Correlation of neutrophil to lymphocyte ratio to severity of coronary artery disease and in-hospital clinical outcomes in patients with acute coronary syndrome: A prospective observational study

Author:

Kandibendla Vinodhkumar1,Prakash G. Thiruvikrama2,Bose Subash Chandra3,Dhewle Prafull4

Affiliation:

1. Department of Cardiology, Prakriya Hospitals, Nagasandra, Banglore, India

2. Department of Cardiology, E.S. Hospital, Villupuram, Tamil Nadu, India

3. Department of Cardiology, Government Medical College, Ananthapuramu, Andhra Pradesh, India

4. Department of Cardiology, Shrikrishna Hrudayalaya Hospital, Nagpur, Maharashtra, India

Abstract

Objective: To explore correlation of neutrophil-to-lymphocyte ratio (NLR) to severity of coronary artery disease (CAD) and in-hospital clinical outcomes in patients with acute coronary syndrome (ACS).
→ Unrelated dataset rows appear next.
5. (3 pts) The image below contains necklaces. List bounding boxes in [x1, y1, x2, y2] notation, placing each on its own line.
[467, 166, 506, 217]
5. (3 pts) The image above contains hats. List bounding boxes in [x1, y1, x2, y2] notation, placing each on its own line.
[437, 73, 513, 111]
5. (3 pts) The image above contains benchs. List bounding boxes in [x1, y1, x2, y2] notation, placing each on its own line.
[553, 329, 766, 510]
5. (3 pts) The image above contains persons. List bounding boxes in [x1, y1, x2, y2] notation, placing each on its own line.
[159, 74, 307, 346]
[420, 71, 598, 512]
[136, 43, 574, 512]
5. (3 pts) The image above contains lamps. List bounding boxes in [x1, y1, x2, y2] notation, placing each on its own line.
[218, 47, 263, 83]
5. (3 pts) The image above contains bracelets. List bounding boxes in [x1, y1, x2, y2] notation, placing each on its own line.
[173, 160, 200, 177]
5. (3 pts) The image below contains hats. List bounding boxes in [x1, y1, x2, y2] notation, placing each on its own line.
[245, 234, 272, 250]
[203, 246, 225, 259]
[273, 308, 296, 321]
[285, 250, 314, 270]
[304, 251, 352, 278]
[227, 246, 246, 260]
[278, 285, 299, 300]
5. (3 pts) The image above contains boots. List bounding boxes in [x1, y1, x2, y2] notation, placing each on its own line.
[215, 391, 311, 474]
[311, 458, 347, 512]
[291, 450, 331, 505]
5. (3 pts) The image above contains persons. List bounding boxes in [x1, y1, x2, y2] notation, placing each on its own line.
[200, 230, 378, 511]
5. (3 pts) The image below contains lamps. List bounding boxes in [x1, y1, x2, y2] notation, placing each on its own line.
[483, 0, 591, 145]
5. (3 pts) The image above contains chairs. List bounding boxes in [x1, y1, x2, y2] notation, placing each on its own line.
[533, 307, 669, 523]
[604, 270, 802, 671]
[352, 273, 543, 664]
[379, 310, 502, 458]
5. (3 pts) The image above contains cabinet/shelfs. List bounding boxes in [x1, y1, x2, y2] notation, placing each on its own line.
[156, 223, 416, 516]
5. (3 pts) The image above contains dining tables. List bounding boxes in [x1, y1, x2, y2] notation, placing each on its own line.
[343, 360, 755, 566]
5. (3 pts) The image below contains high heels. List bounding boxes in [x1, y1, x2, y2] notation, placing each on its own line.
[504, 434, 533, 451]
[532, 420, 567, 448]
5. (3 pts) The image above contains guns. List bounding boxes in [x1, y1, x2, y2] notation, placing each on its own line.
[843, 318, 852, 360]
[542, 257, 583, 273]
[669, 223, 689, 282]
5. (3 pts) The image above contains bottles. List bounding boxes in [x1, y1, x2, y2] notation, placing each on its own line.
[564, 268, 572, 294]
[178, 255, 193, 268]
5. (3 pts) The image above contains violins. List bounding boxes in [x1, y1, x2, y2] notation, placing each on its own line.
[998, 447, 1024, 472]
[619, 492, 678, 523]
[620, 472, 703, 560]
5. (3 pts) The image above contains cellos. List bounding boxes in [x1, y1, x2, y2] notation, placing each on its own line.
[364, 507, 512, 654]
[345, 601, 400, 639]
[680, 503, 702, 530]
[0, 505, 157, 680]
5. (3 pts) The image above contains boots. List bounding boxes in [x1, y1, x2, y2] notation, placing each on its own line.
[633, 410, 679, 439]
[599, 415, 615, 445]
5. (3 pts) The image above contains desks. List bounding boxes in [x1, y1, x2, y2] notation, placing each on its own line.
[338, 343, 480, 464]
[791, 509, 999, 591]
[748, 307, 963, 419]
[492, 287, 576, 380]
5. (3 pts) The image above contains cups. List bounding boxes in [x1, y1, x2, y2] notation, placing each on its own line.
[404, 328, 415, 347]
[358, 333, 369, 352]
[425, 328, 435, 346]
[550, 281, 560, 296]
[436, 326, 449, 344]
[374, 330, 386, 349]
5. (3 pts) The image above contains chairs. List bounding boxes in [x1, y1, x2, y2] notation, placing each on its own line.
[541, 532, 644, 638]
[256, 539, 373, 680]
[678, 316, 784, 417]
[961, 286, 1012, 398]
Methods: In this prospective and observational study, we recruited 500 patients with ACS. For all the eligible patients, demographic details were collected, and laboratory parameters were evaluated. The CAD severity was evaluated in terms of the number of involved vessels. The NLR was calculated based on neutrophils and lymphocytes and the correlation of various risk factors and severity and outcome of CAD was performed. Results: 77.2% of Patients was male, and 52% of the patients aged between 55-70 years. Based on the type of ACS, 396 out of 500 patients had ST-elevation myocardial infarction. An ascending trend in the white blood cell levels and NLR value was noted as the severity of the ACS increased and the highest white blood cell levels and NLR was noted among class IV patients. The mean NLR value among the non-survivors were higher compared to the survivors (9.52±5.72 vs. 4.76±2.36; P<0.01). Receiver operating curve showed that the cut-off NLR value was 5.76 with a sensitivity of 75.0% and a specificity of 77.3%. Conclusions: The NLR can be used as an independent prognostic marker in ACS. An elevated NLR value serves as a reliable predictor for short-term complications, notably in-hospital mortality.